(EXTRACT TO READ)

Western Digital Corporation (Nasdaq: WDC) (“Western Digital”)
today announced that it has priced its offering of $1.4 billion
aggregate principal amount of convertible senior notes due 2028
(the “notes”), reflecting an increase of $100 million over the
previously announced offering size. Western Digital granted the
initial purchasers an option to purchase, during the 13-day period
beginning on, and including, the first date on which the notes are
issued, up to an additional $200 million principal amount of notes.
The sale of the notes is expected to be completed on November 3,
2023, subject to customary closing conditions.
The notes will be senior unsecured obligations of Western
Digital and will be guaranteed, jointly and severally, on a senior
unsecured basis by each of Western Digital’s wholly-owned
subsidiaries from time to time guaranteeing Western Digital’s 4.75%
senior unsecured notes due 2026 (the “2026 Notes”) (initially,
Western Digital Technologies, Inc.) or that is a guarantor or
obligor with respect to certain refinancing indebtedness with
respect to the 2026 Notes. The notes will bear interest at a rate
of 3.00% per annum, payable semi-annually in arrears on May 15 and
November 15 of each year, beginning on May 15, 2024. The notes will
mature on November 15, 2028, unless earlier repurchased, redeemed
or converted in accordance with their terms.
The notes will have an initial conversion rate of 19.1589 shares
of Western Digital’s common stock per $1,000 principal amount of
the notes (equivalent to an initial conversion price of
approximately $52.20 per share of Western Digital’s common stock).
The initial conversion price represents a premium of approximately
30% to the $40.15 per share closing price of Western Digital’s
common stock on October 31, 2023. Prior to the close of business on
the business day immediately preceding August 15, 2028, the notes
will be convertible at the option of the holders only upon the
occurrence of certain events and during certain periods.
Thereafter, the notes will be convertible at the option of the
holders at any time until the close of business on the second
scheduled trading day immediately preceding the maturity date. Upon
any conversion of the notes, Western Digital will pay cash up to
the aggregate principal amount of the notes to be converted and pay
or deliver, as the case may be, cash, shares of Western Digital’s
common stock or a combination of cash and shares of Western
Digital’s common stock, at Western Digital's election, in respect
of the remainder, if any, of its conversion obligation in excess of
the aggregate principal amount of the notes being converted.
Western Digital will not be permitted to redeem the notes prior
to November 15, 2026. On or after November 15, 2026, Western
Digital may redeem for cash all or any portion of the notes, at its
option, if the last reported sale price of Western Digital’s common
stock has been at least 130% of the conversion price then in effect
for a specified period of time. The redemption price will equal
100% of the principal amount of the notes to be redeemed, plus
accrued and unpaid interest to, but excluding, the redemption date.
Western Digital may not redeem less than all of the outstanding
notes unless at least $150 million aggregate principal amount of
notes are outstanding and not called for redemption as of the time
Western Digital sends the related notice of redemption (and after
giving effect to the delivery of such notice of redemption).

(End EXTRACT TO READ)

STUDY QUESTIONS
1. Please summarize the Western Digital announcement in two sentences.
2. Output the passage of the Western Digital announcement starting at "today announced that" and ending at "customary closing conditions.".
The lines after this point come from a separate source.

(DATA BLOCK)

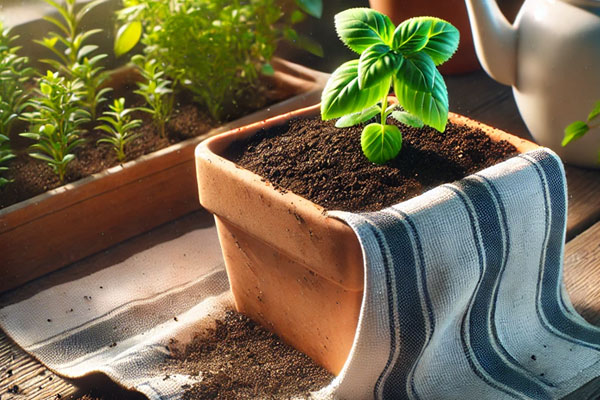 Tea-Towels-in-Gardening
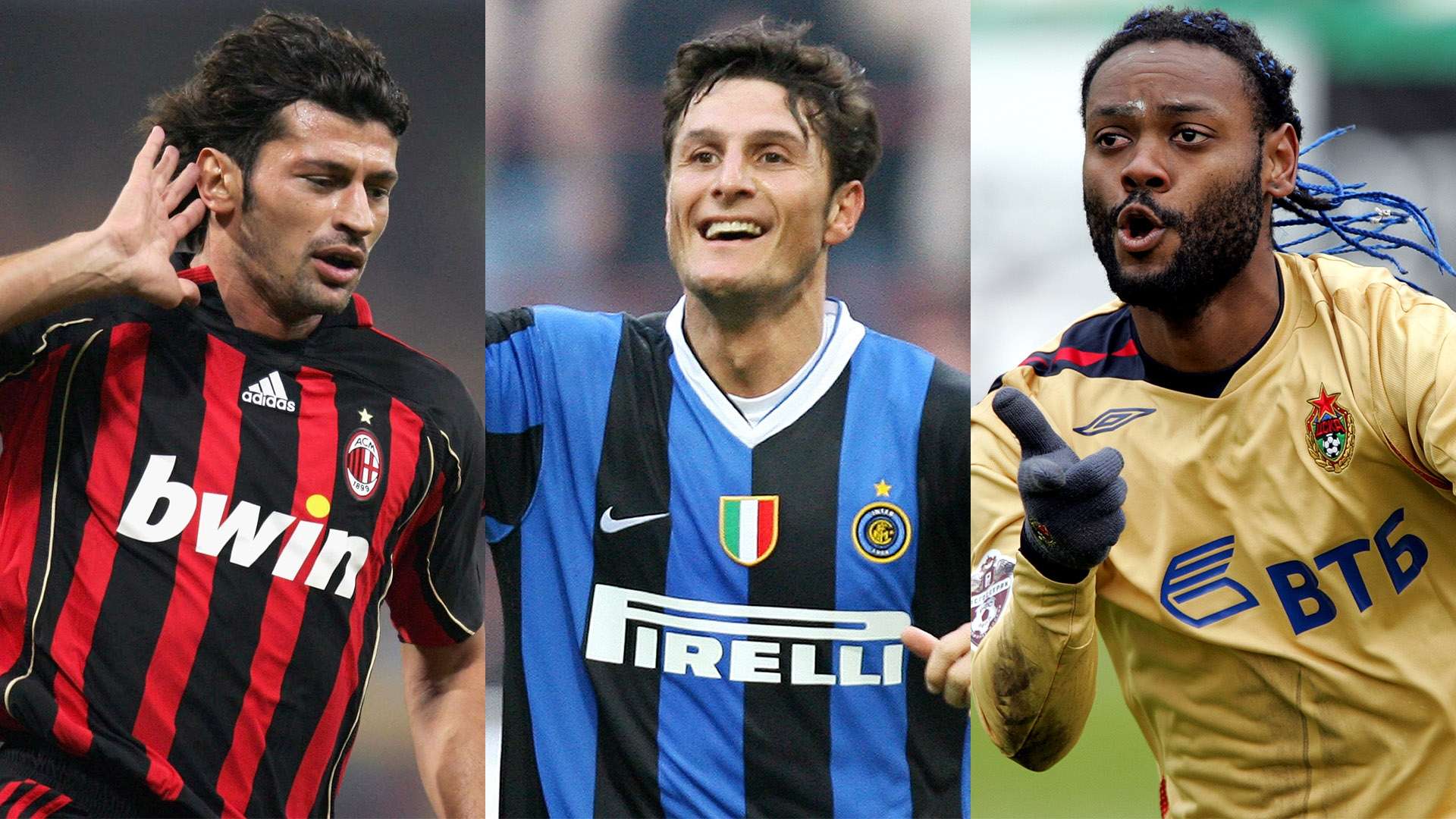 还成为了年 还成为了年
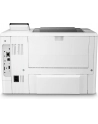 hewlett-packard HP Drukarka LaserJet Enterprise M507dn - nr 5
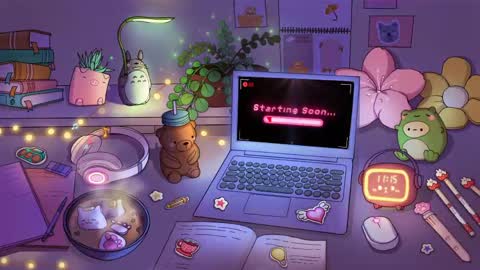 Sara online show from 27, 5, 2026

(End DATA BLOCK)

ANSWERS FOR EACH ITEM
1. Western Digital priced an offering of $1.4 billion in 3.00% convertible senior notes due November 15, 2028, an increase of $100 million over the size announced earlier, and expects the sale to close on November 3, 2023. The notes carry an initial conversion price of about $52.20 per share, roughly a 30% premium to the October 31, 2023 closing price, and Western Digital may not redeem them before November 15, 2026.

2.
today announced that it has priced its offering of $1.4 billion
aggregate principal amount of convertible senior notes due 2028
(the “notes”), reflecting an increase of $100 million over the
previously announced offering size. Western Digital granted the
initial purchasers an option to purchase, during the 13-day period
beginning on, and including, the first date on which the notes are
issued, up to an additional $200 million principal amount of notes.
The sale of the notes is expected to be completed on November 3,
2023, subject to customary closing conditions.